## Input data:
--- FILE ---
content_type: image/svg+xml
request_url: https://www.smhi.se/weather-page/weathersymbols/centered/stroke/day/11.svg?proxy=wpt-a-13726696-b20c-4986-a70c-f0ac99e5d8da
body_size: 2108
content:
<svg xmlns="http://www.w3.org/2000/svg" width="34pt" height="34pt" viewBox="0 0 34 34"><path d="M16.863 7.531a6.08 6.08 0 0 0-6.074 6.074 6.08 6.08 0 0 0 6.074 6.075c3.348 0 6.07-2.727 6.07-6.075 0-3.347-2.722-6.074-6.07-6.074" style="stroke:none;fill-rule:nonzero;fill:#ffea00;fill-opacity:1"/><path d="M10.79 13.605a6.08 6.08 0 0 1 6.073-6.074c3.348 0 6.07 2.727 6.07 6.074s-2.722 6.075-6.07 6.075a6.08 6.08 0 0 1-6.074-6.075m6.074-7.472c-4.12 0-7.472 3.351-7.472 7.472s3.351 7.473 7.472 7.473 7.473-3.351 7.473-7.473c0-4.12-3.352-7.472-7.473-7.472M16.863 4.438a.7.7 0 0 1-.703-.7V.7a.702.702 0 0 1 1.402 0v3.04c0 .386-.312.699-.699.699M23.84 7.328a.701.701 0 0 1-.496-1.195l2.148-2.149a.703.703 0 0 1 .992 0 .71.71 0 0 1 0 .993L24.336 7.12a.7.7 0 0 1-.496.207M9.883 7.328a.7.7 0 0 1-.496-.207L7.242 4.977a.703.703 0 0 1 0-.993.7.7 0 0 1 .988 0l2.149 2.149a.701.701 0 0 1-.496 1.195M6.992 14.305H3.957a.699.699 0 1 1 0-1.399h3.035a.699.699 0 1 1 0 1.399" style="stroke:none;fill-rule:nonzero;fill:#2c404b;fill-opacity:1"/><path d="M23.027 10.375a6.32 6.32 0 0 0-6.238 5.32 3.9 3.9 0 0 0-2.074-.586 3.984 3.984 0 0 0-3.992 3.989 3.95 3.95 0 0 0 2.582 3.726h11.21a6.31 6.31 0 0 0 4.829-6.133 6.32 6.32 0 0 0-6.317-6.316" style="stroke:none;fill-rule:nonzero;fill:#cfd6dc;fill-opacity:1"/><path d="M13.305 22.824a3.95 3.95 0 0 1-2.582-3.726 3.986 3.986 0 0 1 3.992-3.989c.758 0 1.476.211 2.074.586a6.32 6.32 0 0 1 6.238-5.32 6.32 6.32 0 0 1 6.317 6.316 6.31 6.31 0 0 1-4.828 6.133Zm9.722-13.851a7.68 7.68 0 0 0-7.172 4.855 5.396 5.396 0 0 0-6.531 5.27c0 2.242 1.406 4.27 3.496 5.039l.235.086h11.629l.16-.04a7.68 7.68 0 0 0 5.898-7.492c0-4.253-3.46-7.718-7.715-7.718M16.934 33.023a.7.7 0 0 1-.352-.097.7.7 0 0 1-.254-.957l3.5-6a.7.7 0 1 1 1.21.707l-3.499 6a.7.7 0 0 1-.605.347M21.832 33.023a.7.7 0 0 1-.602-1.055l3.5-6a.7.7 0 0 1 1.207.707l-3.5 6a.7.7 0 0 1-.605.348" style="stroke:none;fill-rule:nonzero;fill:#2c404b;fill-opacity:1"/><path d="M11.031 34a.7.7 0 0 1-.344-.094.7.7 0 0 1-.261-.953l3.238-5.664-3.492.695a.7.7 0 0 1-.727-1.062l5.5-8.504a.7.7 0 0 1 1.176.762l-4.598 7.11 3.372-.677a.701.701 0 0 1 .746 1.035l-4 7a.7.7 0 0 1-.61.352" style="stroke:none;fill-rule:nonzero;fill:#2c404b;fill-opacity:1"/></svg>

## Activity:
Repeat each record verbatim.

## Answer below:
--- FILE ---
content_type: image/svg+xml
request_url: https://www.smhi.se/weather-page/weathersymbols/centered/stroke/day/11.svg?proxy=wpt-a-13726696-b20c-4986-a70c-f0ac99e5d8da
body_size: 2108
content:
<svg xmlns="http://www.w3.org/2000/svg" width="34pt" height="34pt" viewBox="0 0 34 34"><path d="M16.863 7.531a6.08 6.08 0 0 0-6.074 6.074 6.08 6.08 0 0 0 6.074 6.075c3.348 0 6.07-2.727 6.07-6.075 0-3.347-2.722-6.074-6.07-6.074" style="stroke:none;fill-rule:nonzero;fill:#ffea00;fill-opacity:1"/><path d="M10.79 13.605a6.08 6.08 0 0 1 6.073-6.074c3.348 0 6.07 2.727 6.07 6.074s-2.722 6.075-6.07 6.075a6.08 6.08 0 0 1-6.074-6.075m6.074-7.472c-4.12 0-7.472 3.351-7.472 7.472s3.351 7.473 7.472 7.473 7.473-3.351 7.473-7.473c0-4.12-3.352-7.472-7.473-7.472M16.863 4.438a.7.7 0 0 1-.703-.7V.7a.702.702 0 0 1 1.402 0v3.04c0 .386-.312.699-.699.699M23.84 7.328a.701.701 0 0 1-.496-1.195l2.148-2.149a.703.703 0 0 1 .992 0 .71.71 0 0 1 0 .993L24.336 7.12a.7.7 0 0 1-.496.207M9.883 7.328a.7.7 0 0 1-.496-.207L7.242 4.977a.703.703 0 0 1 0-.993.7.7 0 0 1 .988 0l2.149 2.149a.701.701 0 0 1-.496 1.195M6.992 14.305H3.957a.699.699 0 1 1 0-1.399h3.035a.699.699 0 1 1 0 1.399" style="stroke:none;fill-rule:nonzero;fill:#2c404b;fill-opacity:1"/><path d="M23.027 10.375a6.32 6.32 0 0 0-6.238 5.32 3.9 3.9 0 0 0-2.074-.586 3.984 3.984 0 0 0-3.992 3.989 3.95 3.95 0 0 0 2.582 3.726h11.21a6.31 6.31 0 0 0 4.829-6.133 6.32 6.32 0 0 0-6.317-6.316" style="stroke:none;fill-rule:nonzero;fill:#cfd6dc;fill-opacity:1"/><path d="M13.305 22.824a3.95 3.95 0 0 1-2.582-3.726 3.986 3.986 0 0 1 3.992-3.989c.758 0 1.476.211 2.074.586a6.32 6.32 0 0 1 6.238-5.32 6.32 6.32 0 0 1 6.317 6.316 6.31 6.31 0 0 1-4.828 6.133Zm9.722-13.851a7.68 7.68 0 0 0-7.172 4.855 5.396 5.396 0 0 0-6.531 5.27c0 2.242 1.406 4.27 3.496 5.039l.235.086h11.629l.16-.04a7.68 7.68 0 0 0 5.898-7.492c0-4.253-3.46-7.718-7.715-7.718M16.934 33.023a.7.7 0 0 1-.352-.097.7.7 0 0 1-.254-.957l3.5-6a.7.7 0 1 1 1.21.707l-3.499 6a.7.7 0 0 1-.605.347M21.832 33.023a.7.7 0 0 1-.602-1.055l3.5-6a.7.7 0 0 1 1.207.707l-3.5 6a.7.7 0 0 1-.605.348" style="stroke:none;fill-rule:nonzero;fill:#2c404b;fill-opacity:1"/><path d="M11.031 34a.7.7 0 0 1-.344-.094.7.7 0 0 1-.261-.953l3.238-5.664-3.492.695a.7.7 0 0 1-.727-1.062l5.5-8.504a.7.7 0 0 1 1.176.762l-4.598 7.11 3.372-.677a.701.701 0 0 1 .746 1.035l-4 7a.7.7 0 0 1-.61.352" style="stroke:none;fill-rule:nonzero;fill:#2c404b;fill-opacity:1"/></svg>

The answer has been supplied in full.